------ SOURCE MATERIAL ------

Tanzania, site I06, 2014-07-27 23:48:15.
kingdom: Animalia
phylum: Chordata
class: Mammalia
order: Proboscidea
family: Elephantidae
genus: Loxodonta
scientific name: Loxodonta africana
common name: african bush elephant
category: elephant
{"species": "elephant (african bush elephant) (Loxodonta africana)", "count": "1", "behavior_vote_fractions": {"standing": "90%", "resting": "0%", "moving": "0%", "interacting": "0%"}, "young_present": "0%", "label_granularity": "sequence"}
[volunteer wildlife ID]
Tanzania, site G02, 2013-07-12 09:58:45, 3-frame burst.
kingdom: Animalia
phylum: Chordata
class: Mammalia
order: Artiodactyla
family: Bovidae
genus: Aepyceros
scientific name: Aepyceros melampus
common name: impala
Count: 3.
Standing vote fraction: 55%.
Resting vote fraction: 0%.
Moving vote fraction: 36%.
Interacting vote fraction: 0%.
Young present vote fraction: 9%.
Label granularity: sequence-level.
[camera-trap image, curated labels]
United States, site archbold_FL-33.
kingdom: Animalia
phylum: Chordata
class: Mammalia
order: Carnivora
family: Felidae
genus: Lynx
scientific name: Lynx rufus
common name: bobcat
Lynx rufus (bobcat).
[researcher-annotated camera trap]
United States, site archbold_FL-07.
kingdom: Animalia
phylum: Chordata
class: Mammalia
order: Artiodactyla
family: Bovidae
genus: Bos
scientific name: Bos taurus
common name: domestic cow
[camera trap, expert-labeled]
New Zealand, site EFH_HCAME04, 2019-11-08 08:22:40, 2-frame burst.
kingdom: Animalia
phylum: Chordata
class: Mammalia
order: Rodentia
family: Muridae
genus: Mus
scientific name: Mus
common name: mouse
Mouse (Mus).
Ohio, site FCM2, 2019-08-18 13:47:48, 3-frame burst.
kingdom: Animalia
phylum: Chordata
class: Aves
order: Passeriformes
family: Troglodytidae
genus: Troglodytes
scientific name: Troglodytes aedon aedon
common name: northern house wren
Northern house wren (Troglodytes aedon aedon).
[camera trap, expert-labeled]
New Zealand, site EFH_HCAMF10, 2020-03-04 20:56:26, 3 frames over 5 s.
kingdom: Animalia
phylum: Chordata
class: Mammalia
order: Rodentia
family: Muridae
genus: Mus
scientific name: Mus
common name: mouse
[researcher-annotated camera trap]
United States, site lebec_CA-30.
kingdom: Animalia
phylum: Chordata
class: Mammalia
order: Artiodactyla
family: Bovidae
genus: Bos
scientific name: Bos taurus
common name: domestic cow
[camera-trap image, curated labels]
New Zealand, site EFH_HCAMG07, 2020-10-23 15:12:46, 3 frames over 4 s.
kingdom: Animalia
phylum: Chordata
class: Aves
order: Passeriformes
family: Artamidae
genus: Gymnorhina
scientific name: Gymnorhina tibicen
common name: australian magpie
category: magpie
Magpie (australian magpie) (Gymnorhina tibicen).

------

__YOUR INSTRUCTIONS__: Prepare a faithful transcription of the material above, with nothing altered.

__REPLY TO THE EXERCISE__:
Tanzania, site I06, 2014-07-27 23:48:15.
kingdom: Animalia
phylum: Chordata
class: Mammalia
order: Proboscidea
family: Elephantidae
genus: Loxodonta
scientific name: Loxodonta africana
common name: african bush elephant
category: elephant
{"species": "elephant (african bush elephant) (Loxodonta africana)", "count": "1", "behavior_vote_fractions": {"standing": "90%", "resting": "0%", "moving": "0%", "interacting": "0%"}, "young_present": "0%", "label_granularity": "sequence"}
[volunteer wildlife ID]
Tanzania, site G02, 2013-07-12 09:58:45, 3-frame burst.
kingdom: Animalia
phylum: Chordata
class: Mammalia
order: Artiodactyla
family: Bovidae
genus: Aepyceros
scientific name: Aepyceros melampus
common name: impala
Count: 3.
Standing vote fraction: 55%.
Resting vote fraction: 0%.
Moving vote fraction: 36%.
Interacting vote fraction: 0%.
Young present vote fraction: 9%.
Label granularity: sequence-level.
[camera-trap image, curated labels]
United States, site archbold_FL-33.
kingdom: Animalia
phylum: Chordata
class: Mammalia
order: Carnivora
family: Felidae
genus: Lynx
scientific name: Lynx rufus
common name: bobcat
Lynx rufus (bobcat).
[researcher-annotated camera trap]
United States, site archbold_FL-07.
kingdom: Animalia
phylum: Chordata
class: Mammalia
order: Artiodactyla
family: Bovidae
genus: Bos
scientific name: Bos taurus
common name: domestic cow
[camera trap, expert-labeled]
New Zealand, site EFH_HCAME04, 2019-11-08 08:22:40, 2-frame burst.
kingdom: Animalia
phylum: Chordata
class: Mammalia
order: Rodentia
family: Muridae
genus: Mus
scientific name: Mus
common name: mouse
Mouse (Mus).
Ohio, site FCM2, 2019-08-18 13:47:48, 3-frame burst.
kingdom: Animalia
phylum: Chordata
class: Aves
order: Passeriformes
family: Troglodytidae
genus: Troglodytes
scientific name: Troglodytes aedon aedon
common name: northern house wren
Northern house wren (Troglodytes aedon aedon).
[camera trap, expert-labeled]
New Zealand, site EFH_HCAMF10, 2020-03-04 20:56:26, 3 frames over 5 s.
kingdom: Animalia
phylum: Chordata
class: Mammalia
order: Rodentia
family: Muridae
genus: Mus
scientific name: Mus
common name: mouse
[researcher-annotated camera trap]
United States, site lebec_CA-30.
kingdom: Animalia
phylum: Chordata
class: Mammalia
order: Artiodactyla
family: Bovidae
genus: Bos
scientific name: Bos taurus
common name: domestic cow
[camera-trap image, curated labels]
New Zealand, site EFH_HCAMG07, 2020-10-23 15:12:46, 3 frames over 4 s.
kingdom: Animalia
phylum: Chordata
class: Aves
order: Passeriformes
family: Artamidae
genus: Gymnorhina
scientific name: Gymnorhina tibicen
common name: australian magpie
category: magpie
Magpie (australian magpie) (Gymnorhina tibicen).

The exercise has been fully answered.